──────── Exercise material ────────

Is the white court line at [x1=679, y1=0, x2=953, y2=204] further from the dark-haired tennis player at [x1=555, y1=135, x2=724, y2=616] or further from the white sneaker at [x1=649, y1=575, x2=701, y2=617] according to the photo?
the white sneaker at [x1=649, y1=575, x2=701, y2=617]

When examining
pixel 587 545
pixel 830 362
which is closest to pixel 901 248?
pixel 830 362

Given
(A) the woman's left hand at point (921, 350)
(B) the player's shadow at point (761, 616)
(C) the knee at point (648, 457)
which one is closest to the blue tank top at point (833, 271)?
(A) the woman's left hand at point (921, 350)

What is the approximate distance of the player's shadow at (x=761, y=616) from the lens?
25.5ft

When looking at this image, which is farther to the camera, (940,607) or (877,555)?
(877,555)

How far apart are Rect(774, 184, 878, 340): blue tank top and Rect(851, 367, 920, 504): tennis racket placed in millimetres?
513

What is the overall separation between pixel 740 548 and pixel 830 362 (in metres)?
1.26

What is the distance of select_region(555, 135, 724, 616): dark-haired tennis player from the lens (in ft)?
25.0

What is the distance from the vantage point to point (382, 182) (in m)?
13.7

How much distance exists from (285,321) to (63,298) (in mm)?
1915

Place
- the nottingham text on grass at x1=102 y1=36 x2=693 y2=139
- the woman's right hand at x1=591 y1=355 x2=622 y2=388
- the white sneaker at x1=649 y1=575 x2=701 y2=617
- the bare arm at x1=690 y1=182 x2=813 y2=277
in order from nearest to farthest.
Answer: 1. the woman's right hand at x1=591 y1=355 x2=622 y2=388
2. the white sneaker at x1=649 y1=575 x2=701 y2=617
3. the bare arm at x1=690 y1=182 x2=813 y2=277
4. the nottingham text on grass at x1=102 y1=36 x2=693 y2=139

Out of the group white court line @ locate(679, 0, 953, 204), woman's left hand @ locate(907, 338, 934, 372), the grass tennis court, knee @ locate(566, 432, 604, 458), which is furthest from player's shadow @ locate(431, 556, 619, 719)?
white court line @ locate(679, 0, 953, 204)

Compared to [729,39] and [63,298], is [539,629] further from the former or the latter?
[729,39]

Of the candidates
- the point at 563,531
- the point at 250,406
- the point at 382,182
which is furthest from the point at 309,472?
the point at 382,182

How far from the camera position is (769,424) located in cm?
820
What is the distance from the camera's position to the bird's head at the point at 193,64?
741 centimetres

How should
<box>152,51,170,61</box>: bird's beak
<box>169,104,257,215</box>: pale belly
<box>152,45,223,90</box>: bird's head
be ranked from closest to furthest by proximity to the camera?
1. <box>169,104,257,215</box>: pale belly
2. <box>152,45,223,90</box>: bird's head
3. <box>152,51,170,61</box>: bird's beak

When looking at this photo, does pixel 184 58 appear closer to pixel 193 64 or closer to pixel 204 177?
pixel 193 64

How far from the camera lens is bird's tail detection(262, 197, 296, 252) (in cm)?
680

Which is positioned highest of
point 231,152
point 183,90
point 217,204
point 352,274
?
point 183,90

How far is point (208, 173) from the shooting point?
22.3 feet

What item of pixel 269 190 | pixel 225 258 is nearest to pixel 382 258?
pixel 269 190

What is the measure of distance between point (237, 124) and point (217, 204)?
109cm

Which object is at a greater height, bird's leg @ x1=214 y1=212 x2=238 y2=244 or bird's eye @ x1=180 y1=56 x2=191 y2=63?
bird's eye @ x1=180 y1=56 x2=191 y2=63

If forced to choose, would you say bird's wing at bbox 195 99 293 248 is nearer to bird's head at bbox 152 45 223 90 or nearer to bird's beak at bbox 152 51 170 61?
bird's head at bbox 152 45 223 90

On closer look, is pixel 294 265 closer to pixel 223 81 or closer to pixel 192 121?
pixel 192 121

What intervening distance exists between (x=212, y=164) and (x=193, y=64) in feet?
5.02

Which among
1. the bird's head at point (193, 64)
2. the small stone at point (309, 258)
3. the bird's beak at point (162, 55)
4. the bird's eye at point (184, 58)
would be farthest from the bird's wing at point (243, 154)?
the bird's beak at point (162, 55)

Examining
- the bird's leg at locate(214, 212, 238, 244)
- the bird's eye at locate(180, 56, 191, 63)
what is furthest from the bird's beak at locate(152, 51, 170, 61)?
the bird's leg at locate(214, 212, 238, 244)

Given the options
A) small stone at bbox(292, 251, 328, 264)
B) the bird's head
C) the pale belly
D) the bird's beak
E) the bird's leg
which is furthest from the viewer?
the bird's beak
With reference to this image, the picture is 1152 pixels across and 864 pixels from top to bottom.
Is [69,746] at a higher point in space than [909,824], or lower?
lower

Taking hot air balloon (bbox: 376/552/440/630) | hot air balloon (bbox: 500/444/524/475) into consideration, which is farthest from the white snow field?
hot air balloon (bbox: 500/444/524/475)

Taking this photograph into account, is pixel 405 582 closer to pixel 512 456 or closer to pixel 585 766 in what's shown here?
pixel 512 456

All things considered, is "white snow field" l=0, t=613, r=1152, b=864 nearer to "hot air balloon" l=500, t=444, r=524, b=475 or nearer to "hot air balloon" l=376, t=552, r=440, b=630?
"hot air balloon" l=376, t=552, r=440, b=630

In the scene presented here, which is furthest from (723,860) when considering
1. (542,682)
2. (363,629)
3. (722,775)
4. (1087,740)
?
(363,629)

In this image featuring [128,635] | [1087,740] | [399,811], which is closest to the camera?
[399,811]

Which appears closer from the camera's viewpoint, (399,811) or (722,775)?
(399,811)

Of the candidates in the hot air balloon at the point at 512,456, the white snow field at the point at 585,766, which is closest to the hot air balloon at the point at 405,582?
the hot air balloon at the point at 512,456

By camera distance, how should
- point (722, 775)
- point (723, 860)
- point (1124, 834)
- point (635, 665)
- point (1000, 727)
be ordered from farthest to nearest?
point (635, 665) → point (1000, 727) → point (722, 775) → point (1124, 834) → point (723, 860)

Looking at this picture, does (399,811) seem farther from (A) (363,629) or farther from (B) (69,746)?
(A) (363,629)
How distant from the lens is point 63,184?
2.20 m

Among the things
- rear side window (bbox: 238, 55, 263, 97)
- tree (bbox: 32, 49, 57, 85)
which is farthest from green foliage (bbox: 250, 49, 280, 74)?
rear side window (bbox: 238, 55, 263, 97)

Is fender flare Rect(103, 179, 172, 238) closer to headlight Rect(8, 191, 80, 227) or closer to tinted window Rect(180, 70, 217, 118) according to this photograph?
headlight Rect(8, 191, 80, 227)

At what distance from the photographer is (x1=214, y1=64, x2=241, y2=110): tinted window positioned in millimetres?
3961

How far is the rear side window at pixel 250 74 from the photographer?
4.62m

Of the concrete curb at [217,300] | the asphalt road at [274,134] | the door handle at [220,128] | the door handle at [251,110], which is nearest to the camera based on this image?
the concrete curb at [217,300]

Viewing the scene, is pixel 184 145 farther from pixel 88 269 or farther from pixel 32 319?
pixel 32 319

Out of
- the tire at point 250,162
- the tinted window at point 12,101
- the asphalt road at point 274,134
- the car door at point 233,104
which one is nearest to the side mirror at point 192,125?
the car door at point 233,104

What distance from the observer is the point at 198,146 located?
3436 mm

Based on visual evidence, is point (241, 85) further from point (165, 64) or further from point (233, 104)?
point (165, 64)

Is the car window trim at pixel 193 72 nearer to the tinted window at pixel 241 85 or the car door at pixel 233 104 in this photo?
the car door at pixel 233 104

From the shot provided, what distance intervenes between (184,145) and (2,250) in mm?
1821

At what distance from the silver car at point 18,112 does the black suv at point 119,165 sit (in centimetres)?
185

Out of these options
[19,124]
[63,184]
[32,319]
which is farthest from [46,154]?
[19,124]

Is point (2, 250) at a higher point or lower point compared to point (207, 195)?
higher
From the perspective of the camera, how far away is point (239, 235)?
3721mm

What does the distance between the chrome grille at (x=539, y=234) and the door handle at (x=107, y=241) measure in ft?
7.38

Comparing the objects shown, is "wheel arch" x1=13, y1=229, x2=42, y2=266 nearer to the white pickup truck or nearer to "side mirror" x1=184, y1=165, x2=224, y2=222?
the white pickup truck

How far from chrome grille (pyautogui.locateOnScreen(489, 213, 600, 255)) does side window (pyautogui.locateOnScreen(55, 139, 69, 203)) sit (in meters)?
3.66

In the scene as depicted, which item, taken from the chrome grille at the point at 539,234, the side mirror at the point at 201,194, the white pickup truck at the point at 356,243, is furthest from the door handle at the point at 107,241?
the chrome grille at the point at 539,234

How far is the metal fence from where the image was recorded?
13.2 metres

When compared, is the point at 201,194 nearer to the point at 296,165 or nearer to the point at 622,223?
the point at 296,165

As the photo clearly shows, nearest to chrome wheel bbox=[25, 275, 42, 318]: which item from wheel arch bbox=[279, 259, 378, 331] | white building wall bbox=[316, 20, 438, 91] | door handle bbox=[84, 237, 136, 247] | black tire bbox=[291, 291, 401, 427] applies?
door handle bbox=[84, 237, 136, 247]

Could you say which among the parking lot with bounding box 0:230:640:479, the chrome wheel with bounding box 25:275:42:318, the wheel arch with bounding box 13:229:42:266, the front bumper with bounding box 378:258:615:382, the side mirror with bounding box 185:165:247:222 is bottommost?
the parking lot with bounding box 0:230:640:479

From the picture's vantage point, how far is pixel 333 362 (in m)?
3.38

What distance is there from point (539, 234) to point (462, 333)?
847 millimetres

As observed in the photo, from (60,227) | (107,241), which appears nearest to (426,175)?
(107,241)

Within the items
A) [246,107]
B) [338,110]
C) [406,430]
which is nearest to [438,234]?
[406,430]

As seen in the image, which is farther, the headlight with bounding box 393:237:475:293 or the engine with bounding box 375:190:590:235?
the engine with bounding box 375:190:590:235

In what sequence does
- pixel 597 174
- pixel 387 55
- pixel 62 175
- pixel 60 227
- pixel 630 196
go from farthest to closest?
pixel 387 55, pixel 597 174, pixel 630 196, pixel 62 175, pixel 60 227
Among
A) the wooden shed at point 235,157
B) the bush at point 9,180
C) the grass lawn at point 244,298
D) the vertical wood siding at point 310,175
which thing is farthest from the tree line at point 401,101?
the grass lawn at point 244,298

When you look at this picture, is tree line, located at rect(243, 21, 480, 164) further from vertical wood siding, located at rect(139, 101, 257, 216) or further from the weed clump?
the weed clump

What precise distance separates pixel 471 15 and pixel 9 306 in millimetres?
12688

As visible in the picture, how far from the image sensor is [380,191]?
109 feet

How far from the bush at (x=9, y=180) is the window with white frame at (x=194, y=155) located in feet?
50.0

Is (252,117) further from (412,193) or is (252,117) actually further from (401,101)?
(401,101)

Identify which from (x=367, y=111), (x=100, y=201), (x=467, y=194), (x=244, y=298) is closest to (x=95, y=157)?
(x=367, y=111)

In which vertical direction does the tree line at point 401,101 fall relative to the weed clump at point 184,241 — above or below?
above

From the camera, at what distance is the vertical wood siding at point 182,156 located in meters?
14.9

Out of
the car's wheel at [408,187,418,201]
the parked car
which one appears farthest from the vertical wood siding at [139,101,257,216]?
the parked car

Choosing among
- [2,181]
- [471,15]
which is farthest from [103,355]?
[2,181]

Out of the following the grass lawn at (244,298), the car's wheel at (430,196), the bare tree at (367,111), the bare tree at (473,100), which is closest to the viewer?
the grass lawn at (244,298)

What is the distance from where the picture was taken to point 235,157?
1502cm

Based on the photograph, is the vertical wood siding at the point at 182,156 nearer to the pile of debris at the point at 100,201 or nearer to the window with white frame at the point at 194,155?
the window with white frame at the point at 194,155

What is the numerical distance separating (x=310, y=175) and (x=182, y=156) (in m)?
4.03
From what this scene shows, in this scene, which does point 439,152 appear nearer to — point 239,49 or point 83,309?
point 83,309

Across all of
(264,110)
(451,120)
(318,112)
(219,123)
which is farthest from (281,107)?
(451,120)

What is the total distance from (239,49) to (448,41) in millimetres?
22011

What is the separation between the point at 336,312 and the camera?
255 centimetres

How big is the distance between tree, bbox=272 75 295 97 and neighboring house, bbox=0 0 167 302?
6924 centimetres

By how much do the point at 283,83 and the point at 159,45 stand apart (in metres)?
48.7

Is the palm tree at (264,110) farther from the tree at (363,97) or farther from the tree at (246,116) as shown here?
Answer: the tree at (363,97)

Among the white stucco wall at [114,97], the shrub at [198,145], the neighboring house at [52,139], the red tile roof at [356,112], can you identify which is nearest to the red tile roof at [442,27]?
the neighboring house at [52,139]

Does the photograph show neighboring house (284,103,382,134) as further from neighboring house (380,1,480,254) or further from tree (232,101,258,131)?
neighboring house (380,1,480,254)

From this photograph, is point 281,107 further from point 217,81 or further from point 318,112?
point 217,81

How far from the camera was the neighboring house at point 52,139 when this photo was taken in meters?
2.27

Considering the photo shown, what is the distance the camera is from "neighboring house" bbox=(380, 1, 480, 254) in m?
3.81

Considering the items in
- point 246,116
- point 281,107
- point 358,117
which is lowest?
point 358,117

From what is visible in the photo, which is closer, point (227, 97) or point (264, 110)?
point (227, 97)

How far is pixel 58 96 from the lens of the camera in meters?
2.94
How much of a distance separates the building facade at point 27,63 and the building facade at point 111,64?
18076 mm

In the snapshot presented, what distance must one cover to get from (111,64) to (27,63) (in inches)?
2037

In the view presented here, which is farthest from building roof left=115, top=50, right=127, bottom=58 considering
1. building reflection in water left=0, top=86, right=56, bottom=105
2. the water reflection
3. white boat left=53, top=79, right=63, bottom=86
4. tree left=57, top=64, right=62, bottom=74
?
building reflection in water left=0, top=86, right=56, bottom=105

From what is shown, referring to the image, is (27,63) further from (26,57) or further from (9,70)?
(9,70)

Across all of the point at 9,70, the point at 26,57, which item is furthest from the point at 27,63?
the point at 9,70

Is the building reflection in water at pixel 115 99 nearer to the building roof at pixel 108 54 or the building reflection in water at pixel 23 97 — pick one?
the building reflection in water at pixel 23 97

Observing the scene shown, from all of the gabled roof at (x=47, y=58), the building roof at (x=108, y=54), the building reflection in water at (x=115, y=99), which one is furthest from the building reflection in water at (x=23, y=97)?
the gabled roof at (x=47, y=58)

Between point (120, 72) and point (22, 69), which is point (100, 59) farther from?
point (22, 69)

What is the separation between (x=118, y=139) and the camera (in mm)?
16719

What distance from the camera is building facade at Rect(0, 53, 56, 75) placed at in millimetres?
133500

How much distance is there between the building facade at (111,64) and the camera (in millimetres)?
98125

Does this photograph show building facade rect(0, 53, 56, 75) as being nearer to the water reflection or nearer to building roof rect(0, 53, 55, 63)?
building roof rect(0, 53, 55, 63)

────────

Short problem: Count the lines above that contain the word "vantage". Reply with the number only.

Answer below: 2